An experimental framework that democratizes access to distributed serverless compute.
Planet-scale distributed computing in Python.
!!! RESEARCH PREVIEW !!!
Pythagoras is a super-scalable, easy-to-use, and
low-maintenance framework for (1) massive algorithm parallelization and
(2) hardware usage optimization in Python. It simplifies and speeds up
data science, machine learning, and AI workflows.
Pythagoras excels at complex, long-running, resource-demanding computations.
It’s not recommended for real-time, latency-sensitive workflows.
Pythagoras elevates two popular techniques — memoization and parallelization —
to a global scale and then fuses them, unlocking performance and scalability
that were previously out of reach.
Drawing from many years of functional-programming practice,
Pythagoras extends these proven ideas to the next level.

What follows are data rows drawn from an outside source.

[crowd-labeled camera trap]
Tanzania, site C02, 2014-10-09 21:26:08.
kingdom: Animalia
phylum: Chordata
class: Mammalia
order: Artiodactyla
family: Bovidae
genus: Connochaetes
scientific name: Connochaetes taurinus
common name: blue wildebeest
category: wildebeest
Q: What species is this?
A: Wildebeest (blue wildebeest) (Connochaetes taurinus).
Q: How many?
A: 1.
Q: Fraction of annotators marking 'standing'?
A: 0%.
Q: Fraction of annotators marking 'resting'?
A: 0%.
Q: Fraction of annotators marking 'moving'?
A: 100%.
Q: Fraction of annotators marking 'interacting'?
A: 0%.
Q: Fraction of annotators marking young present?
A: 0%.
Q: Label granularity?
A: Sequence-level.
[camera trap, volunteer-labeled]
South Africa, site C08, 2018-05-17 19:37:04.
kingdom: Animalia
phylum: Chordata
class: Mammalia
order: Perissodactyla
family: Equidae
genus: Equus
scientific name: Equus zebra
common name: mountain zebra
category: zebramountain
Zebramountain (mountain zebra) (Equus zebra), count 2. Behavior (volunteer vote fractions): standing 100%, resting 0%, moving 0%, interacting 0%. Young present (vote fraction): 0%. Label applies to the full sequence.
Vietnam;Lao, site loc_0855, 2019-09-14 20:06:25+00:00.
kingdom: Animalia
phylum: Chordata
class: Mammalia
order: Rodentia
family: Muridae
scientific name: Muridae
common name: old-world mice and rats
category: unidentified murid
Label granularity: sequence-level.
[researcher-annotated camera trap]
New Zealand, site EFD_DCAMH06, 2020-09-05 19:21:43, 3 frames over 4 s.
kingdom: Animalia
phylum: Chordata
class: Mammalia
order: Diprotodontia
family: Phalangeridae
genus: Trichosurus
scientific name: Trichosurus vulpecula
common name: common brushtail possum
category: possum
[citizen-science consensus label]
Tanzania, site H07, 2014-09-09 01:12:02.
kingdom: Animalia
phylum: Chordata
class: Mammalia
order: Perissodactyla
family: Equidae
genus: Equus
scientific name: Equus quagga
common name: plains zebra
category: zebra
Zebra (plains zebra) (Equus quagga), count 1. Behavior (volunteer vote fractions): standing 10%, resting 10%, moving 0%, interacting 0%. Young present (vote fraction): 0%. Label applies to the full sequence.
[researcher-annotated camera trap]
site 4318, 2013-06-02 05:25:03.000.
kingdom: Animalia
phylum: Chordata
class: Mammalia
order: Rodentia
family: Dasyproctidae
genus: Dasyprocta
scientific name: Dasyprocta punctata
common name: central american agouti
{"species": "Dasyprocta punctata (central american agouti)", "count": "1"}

In a Pythagoras environment, you can seamlessly employ your
preferred functional patterns, augmented by new capabilities.
!!! BOOKMARK THIS PAGE AND COME BACK LATER, WE WILL PUBLISH MORE TUTORIALS SOON !!!
The source code is hosted on GitHub at: https://github.com/pythagoras-dev/pythagoras
Installers for the latest released version are available
at the Python package index at: https://pypi.org/project/pythagoras
Using uv :
uv add pythagoras
Using pip (legacy alternative to uv):
pip install pythagoras
Pythagoras of Samos was a famous ancient Greek thinker and scientist
who was the first man to call himself a philosopher (“lover of wisdom”).
He is most recognised for his many mathematical findings,
including the Pythagorean theorem.
Not everyone knows that in antiquity, Pythagoras was also credited with
major astronomical discoveries, such as sphericity of the Earth
and the identity of the morning and evening stars as the planet Venus.